TEXT EXCERPT:
_ _ _ _ _

G.K. Chesterton

Kids on a Stormy Sea (video): Growing Young, Growing Old

My kids have grown up in skiffs, on the Alaskan ocean, surrounded by fish, kelp and rolling water. (Hold on to something stable while you watch this!)

 

 

 

 

Coming in from fishing at 11:30 pm.

Coming in from fishing at 11:30 pm.

Noah, 10, coming in from a huge storm.

Noah, 10, coming in from a huge storm.

It has not all been good. They will tell you of unending kelp in the nets, of too many fish and not enough fish, of mending net in the rain, of huge seas, of lost meals and sleep. But most of them come back. For at least part of the summer fishing season. For now.

 

They have grown up in the skiff. A girl became a fisherwoman. Boys became fishermen. And me? Some days, after 38 seasons out here, I think this life has turned this young woman old.    

 

But God will not allow it. Not yet, at least. The day I landed on the island for my 36th season, something happened.   I saw a furious splashing out by the reef in front of our house. A pod of orcas hunting down sea lions, maybe?

“Micah! Abraham! Come quick!” They run to the window with me, watching strange flippers emerge then a huge dark body leapt out of the water.

“What is it?” the boys ask together. Then I know.

_ _ _ _ _

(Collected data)
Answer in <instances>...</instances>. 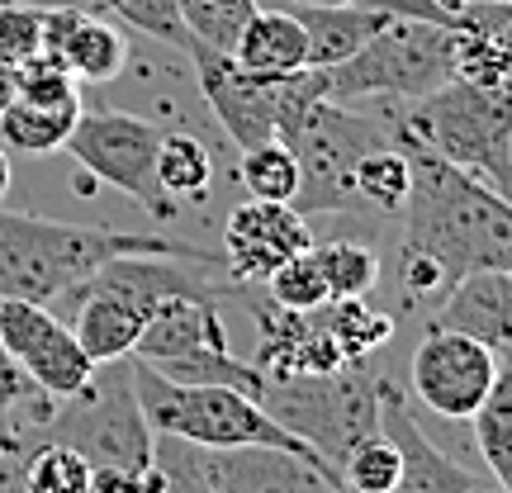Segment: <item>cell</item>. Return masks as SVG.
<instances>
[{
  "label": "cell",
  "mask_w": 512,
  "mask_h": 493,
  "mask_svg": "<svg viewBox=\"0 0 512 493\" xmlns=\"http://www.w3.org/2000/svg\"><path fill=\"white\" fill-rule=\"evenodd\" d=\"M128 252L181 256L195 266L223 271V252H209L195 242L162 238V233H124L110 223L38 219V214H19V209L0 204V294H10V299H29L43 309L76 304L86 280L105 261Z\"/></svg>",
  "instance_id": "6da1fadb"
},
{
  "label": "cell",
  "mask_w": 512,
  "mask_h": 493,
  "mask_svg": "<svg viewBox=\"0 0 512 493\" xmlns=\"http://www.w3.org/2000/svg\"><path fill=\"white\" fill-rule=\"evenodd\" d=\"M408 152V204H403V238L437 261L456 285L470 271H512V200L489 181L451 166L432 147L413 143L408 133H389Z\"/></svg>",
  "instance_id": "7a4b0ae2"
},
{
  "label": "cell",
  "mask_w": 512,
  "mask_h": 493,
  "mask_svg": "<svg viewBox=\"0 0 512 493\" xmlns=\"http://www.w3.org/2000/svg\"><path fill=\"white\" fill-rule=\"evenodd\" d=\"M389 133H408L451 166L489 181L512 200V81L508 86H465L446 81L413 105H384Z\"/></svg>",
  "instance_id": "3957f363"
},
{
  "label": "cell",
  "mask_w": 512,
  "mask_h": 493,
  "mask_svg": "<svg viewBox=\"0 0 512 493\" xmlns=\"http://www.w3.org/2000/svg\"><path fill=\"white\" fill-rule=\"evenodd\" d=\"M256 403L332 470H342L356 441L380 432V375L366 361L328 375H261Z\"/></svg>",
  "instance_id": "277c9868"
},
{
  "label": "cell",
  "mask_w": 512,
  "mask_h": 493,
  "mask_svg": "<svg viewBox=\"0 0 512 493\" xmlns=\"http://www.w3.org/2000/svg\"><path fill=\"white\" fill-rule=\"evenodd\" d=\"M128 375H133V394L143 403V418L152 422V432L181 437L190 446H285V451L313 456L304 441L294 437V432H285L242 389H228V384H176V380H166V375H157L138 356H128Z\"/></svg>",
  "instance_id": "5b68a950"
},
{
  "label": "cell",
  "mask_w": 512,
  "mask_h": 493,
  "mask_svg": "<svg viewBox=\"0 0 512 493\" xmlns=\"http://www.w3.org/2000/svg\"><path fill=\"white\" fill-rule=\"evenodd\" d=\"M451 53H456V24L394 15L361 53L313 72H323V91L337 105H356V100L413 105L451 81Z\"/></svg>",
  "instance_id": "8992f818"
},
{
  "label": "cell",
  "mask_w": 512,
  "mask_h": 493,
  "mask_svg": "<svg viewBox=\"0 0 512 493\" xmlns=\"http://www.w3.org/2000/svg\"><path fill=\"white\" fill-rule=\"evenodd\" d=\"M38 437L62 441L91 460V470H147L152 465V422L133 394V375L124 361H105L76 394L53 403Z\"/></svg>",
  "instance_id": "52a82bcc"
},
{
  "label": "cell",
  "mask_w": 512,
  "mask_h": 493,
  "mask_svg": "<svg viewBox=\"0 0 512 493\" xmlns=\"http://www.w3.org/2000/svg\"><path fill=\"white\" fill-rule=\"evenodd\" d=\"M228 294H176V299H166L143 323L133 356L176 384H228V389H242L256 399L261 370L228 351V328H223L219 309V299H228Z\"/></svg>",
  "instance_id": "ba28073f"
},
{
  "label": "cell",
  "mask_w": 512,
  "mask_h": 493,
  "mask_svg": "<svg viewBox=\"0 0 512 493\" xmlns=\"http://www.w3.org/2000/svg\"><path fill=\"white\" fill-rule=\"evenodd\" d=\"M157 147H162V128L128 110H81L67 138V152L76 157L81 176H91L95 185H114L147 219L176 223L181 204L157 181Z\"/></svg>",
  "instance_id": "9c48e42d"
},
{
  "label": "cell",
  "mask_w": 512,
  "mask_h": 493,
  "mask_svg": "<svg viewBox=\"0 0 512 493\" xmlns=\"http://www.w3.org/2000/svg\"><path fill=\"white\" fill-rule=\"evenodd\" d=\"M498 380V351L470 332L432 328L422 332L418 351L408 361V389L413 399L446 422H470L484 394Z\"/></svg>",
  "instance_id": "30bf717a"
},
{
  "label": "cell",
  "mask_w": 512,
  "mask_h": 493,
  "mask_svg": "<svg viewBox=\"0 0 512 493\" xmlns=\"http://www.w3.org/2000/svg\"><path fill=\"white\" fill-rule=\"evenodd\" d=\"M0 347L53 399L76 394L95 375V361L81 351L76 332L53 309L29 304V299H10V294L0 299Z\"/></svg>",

_ _ _ _ _

WHAT THE EXERCISE ASKS: Reproduce the Alaska fishing text word for word from "G.K. Chesterton" to "you watch this!)".

COMPLETE RESPONSE:
G.K. Chesterton

Kids on a Stormy Sea (video): Growing Young, Growing Old

My kids have grown up in skiffs, on the Alaskan ocean, surrounded by fish, kelp and rolling water. (Hold on to something stable while you watch this!)